● Extract to read:
=-=-=-=-=

Mainly, Stewart accused the media of responding to the overbearing narcissism of the 45th president with narcissistic fervor of their own.
"I think the journalists have taken it personally," Stewart said. "They're personally wounded and offended by this man. He baits them and they dive in, and what he's done well, I thought, is appeal to their own narcissism, to their own ego."
Even if that assessment is not precisely accurate as to their disposition regarding the president, the comment itself, coming from Jon Stewart of all people, undoubtedly left many journalists, indeed, offended and wounded. Not to mention a bit ticked off.
How could Jon Stewart — who famously branded Donald Trump with a spectacularly vulgar nickname that ended with "Von Clownstick," and who was himself disparaged by the same man with dog-whistle references to his Jewish heritage (Trump insisted on calling him by his real name, Jon Leibowitz) — not defend the journalists who have confronted this president over his excesses in ugly rhetoric, racial division and thoroughgoing mendacity?

=-=-=-=-=

● Data shown:
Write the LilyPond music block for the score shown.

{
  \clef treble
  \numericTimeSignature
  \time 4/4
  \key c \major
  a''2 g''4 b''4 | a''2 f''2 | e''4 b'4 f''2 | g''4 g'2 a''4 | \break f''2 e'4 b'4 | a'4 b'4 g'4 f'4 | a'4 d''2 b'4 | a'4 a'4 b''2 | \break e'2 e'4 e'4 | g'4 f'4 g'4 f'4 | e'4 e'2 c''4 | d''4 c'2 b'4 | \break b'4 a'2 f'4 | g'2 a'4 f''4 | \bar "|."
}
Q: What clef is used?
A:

=-=-=-=-=

● Exercise set:
a - In the commentary on Jon Stewart, reproduce the passage between "Even if that" and "bit ticked off.", inclusive, substituting "judgment" for "assessment".
b - According to the commentary on Jon Stewart, what real name did Trump insist on calling him?
c - Name every area of excess that the commentary on Jon Stewart says journalists have confronted the president over.

● Responses per task:
a -
Even if that judgment is not precisely accurate as to their disposition regarding the president, the comment itself, coming from Jon Stewart of all people, undoubtedly left many journalists, indeed, offended and wounded. Not to mention a bit ticked off.

b - Jon Leibowitz

c - ugly rhetoric, racial division, thoroughgoing mendacity